The Intricacies of Statistical Sampling and Extrapolation in FCA Enforcement

The incorporation of data analytics into the mechanisms of FCA enforcement has stimulated a profound dialogue concerning the intersection of technology, jurisprudence, and due process rights. Two pivotal lawsuits — United States ex rel. Michaels v. Agape Senior Community, Inc., and United States ex rel. Martin v. LifeCare Centers of America, Inc. —  manifest these dynamics.
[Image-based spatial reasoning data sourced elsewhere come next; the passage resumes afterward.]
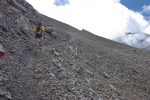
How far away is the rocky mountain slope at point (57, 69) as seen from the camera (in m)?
26.1

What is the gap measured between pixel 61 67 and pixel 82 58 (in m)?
8.26

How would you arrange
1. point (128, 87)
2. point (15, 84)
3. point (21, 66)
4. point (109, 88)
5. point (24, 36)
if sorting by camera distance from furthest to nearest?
point (24, 36) → point (128, 87) → point (109, 88) → point (21, 66) → point (15, 84)

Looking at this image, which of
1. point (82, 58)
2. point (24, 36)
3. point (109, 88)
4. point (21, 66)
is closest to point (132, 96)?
point (109, 88)

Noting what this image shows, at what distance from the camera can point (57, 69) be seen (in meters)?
30.7

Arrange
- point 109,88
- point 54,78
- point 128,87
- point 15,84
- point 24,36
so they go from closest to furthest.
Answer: point 15,84 → point 54,78 → point 109,88 → point 128,87 → point 24,36

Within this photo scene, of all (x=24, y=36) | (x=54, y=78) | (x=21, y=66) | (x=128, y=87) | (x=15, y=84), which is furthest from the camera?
(x=24, y=36)

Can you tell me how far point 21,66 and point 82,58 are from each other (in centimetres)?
1049

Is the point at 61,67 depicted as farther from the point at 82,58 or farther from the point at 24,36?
the point at 24,36

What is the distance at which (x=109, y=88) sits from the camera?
108 feet

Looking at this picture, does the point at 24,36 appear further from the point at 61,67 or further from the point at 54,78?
the point at 54,78

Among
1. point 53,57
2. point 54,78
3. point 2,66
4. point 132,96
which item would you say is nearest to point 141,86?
point 132,96

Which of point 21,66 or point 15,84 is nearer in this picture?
point 15,84

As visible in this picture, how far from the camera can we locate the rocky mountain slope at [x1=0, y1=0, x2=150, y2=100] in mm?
26064

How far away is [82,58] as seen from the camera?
3944cm
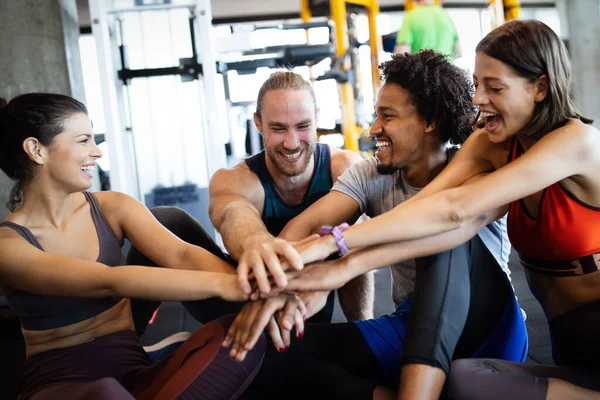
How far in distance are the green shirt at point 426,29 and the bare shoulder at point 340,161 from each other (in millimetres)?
2424

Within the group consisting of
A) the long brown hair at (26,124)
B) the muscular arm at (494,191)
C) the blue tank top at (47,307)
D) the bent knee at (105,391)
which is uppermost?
the long brown hair at (26,124)

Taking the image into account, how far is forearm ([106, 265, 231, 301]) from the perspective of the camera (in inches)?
55.0

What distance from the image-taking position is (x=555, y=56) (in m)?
1.41

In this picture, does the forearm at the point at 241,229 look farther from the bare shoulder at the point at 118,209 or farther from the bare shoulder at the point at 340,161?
the bare shoulder at the point at 340,161

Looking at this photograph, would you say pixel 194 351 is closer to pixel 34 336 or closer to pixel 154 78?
pixel 34 336

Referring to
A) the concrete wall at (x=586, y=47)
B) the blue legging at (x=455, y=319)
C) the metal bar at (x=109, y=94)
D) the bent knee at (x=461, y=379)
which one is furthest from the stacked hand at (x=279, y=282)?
the concrete wall at (x=586, y=47)

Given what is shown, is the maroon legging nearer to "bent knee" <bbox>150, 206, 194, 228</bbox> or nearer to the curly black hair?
"bent knee" <bbox>150, 206, 194, 228</bbox>

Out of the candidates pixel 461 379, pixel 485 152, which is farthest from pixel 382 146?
pixel 461 379

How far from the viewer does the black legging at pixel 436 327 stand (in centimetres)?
137

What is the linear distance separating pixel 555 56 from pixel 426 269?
2.09 ft

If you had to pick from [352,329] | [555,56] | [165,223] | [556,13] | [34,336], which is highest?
[556,13]

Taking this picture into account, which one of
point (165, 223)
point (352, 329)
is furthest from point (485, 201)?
point (165, 223)

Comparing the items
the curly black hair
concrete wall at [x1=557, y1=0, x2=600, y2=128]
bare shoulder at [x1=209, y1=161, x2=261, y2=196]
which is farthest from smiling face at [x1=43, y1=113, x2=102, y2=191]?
concrete wall at [x1=557, y1=0, x2=600, y2=128]

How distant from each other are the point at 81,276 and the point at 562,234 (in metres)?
1.21
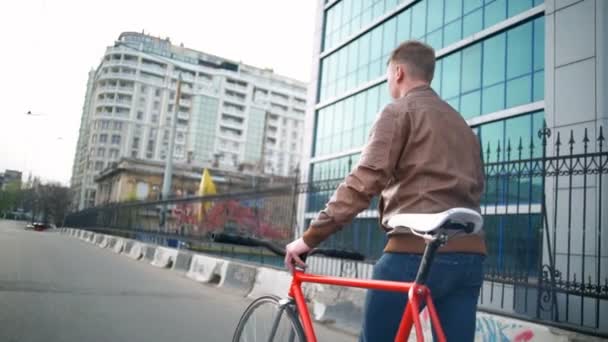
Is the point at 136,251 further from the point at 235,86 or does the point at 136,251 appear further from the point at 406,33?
the point at 235,86

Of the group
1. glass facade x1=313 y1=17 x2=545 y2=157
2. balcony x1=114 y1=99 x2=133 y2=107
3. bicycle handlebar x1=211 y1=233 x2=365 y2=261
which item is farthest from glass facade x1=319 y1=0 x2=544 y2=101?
balcony x1=114 y1=99 x2=133 y2=107

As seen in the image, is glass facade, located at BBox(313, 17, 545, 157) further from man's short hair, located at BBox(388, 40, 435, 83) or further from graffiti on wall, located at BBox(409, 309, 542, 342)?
man's short hair, located at BBox(388, 40, 435, 83)

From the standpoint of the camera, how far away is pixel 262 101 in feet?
357

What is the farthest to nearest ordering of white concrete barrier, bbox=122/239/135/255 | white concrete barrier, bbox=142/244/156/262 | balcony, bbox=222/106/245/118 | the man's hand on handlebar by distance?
balcony, bbox=222/106/245/118 < white concrete barrier, bbox=122/239/135/255 < white concrete barrier, bbox=142/244/156/262 < the man's hand on handlebar

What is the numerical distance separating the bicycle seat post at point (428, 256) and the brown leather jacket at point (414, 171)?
209 mm

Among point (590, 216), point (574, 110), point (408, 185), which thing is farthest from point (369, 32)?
point (408, 185)

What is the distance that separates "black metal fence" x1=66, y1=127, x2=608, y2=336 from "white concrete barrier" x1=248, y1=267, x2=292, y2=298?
856 millimetres

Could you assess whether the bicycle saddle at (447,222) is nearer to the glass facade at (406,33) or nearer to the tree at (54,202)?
the glass facade at (406,33)

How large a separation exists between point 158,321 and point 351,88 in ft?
92.6

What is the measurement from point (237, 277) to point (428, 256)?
756 centimetres

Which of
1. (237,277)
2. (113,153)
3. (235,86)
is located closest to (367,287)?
(237,277)

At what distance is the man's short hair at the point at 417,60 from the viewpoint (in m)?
2.45

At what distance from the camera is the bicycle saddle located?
180cm

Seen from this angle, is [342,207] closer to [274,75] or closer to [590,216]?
[590,216]
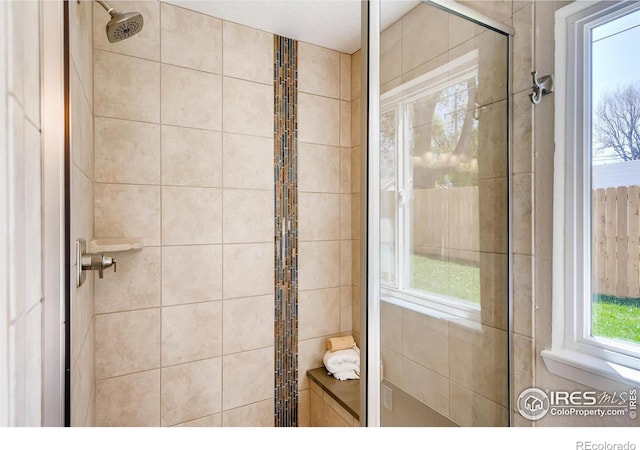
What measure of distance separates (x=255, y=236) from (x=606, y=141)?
1416mm

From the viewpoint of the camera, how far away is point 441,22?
81cm

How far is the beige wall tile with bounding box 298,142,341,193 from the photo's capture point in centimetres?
188

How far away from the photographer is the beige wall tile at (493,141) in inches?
34.7

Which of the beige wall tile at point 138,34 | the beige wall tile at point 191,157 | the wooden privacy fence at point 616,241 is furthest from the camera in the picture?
the beige wall tile at point 191,157

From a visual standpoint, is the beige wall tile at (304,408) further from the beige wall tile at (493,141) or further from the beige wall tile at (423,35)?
the beige wall tile at (423,35)

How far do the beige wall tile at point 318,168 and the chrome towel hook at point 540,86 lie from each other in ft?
3.92

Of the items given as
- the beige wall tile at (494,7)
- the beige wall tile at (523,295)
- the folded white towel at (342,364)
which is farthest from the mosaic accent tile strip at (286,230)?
the beige wall tile at (523,295)

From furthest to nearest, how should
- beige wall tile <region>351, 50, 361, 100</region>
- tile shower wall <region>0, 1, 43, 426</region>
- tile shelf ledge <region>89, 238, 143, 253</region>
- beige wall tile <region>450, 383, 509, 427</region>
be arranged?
beige wall tile <region>351, 50, 361, 100</region> < tile shelf ledge <region>89, 238, 143, 253</region> < beige wall tile <region>450, 383, 509, 427</region> < tile shower wall <region>0, 1, 43, 426</region>

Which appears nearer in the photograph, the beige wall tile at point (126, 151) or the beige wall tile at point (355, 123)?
the beige wall tile at point (126, 151)

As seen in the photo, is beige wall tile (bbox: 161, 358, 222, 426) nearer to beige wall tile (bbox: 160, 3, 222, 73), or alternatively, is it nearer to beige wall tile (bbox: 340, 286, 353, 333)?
beige wall tile (bbox: 340, 286, 353, 333)

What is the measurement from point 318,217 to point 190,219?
2.28ft

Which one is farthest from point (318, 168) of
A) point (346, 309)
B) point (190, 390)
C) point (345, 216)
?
point (190, 390)

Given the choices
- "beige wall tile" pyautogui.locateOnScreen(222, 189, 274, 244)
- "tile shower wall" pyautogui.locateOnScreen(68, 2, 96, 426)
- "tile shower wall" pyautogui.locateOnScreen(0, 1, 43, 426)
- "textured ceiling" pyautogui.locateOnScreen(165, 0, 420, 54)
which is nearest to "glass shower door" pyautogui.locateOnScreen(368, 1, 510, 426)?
"tile shower wall" pyautogui.locateOnScreen(0, 1, 43, 426)

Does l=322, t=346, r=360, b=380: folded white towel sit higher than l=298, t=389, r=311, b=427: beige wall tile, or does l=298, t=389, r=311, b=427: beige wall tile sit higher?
l=322, t=346, r=360, b=380: folded white towel
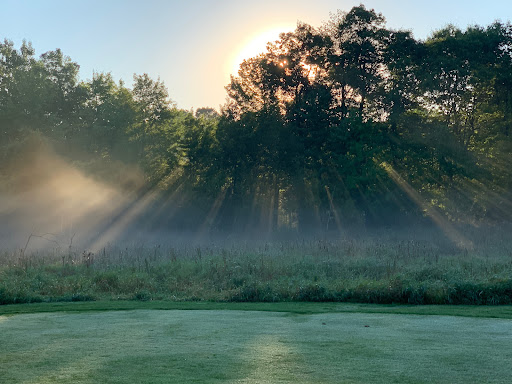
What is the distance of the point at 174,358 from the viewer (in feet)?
22.1

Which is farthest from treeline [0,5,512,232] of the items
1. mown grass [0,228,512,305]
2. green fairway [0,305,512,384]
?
green fairway [0,305,512,384]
In Agape Senior Community, the plaintiff-relators and the government alleged that a network of South Carolina nursing homes utilized a widespread fraudulent scheme to submit fraudulent claims for medically unnecessary services. The plaintiffs argued for the use of statistical sampling to define the scope of liability, asserting that a comprehensive, claim-by-claim review would be financially prohibitive and unduly time-consuming. The U.S. District Court for the District of South Carolina rejected this proposal, emphasizing the necessity for an intricate, individual claim assessment to ascertain the medical necessity of each claim.2 On appeal, the Fourth Circuit abstained from issuing a definitive statement on the deployment of statistical sampling in FCA lawsuits, instead leaving it as a question of fact subject to the district court's discretion.3

Conversely, in LifeCare Centers, the U.S. District Court for the Eastern District of Tennessee affirmed the practicality of statistical sampling and extrapolation in establishing FCA liability while also noting its limitations.4 Plaintiff-relators — former employees —– accused Life Care Centers of America of inflating Medicare claims for unnecessary services. Despite objections to statistical extrapolation, the court accepted its usage for proving liability when claim-by-claim review is impracticable. In doing so, the court noted that courts had discretion regarding the weight given to the use of statistical sampling and extrapolation and referenced its endorsement in other contexts to determine damages. This verdict represents a careful equilibrium between technological advancements and due process, confirming that statistical evidence, although valuable, cannot solely satisfy the FCA's scienter requirement. Stated differently, it cannot, without more, demonstrate that a defendant knowingly committed fraud.

The rulings in these cases spotlight the need for an equilibrium — one that acknowledges the efficiency and potential of statistical sampling but also ensures the protection of due process rights. The use of data analytics in FCA enforcement must adhere to stringent audit procedures, ensure transparency, and offer defendants sufficient opportunity to challenge statistical extrapolations. Only such a balanced approach can truly harness the power of data analytics while preserving fairness and efficiency in FCA prosecutions.

 

See generallyU.S. ex rel. Integra Med Analytics, L.L.C. v. Baylor Scott & White Health, et al., No. 19-50818 (5th Cir. May 28, 2020); Integra Med Analytics, L.L.C. v. Providence Health Servs., No. 19-56367 (9th Cir. Mar. 31, 2021).  

See United States ex rel. Michaels v. Agape Senior Community, Inc. No. 0:12–3466–JFA, 2015 WL 3903675 *7–*8 (D.S.C. Jul. 6, 2015)

See United States ex rel. Michaels v. Agape Senior Community, Inc., No. 15-2145 25–26 (4th Cir. Feb. 14, 2017).

See United States v. Life Care Ctrs. of Am., 114 F. Supp. 3d 549, 560 (E.D. Tenn. 2014).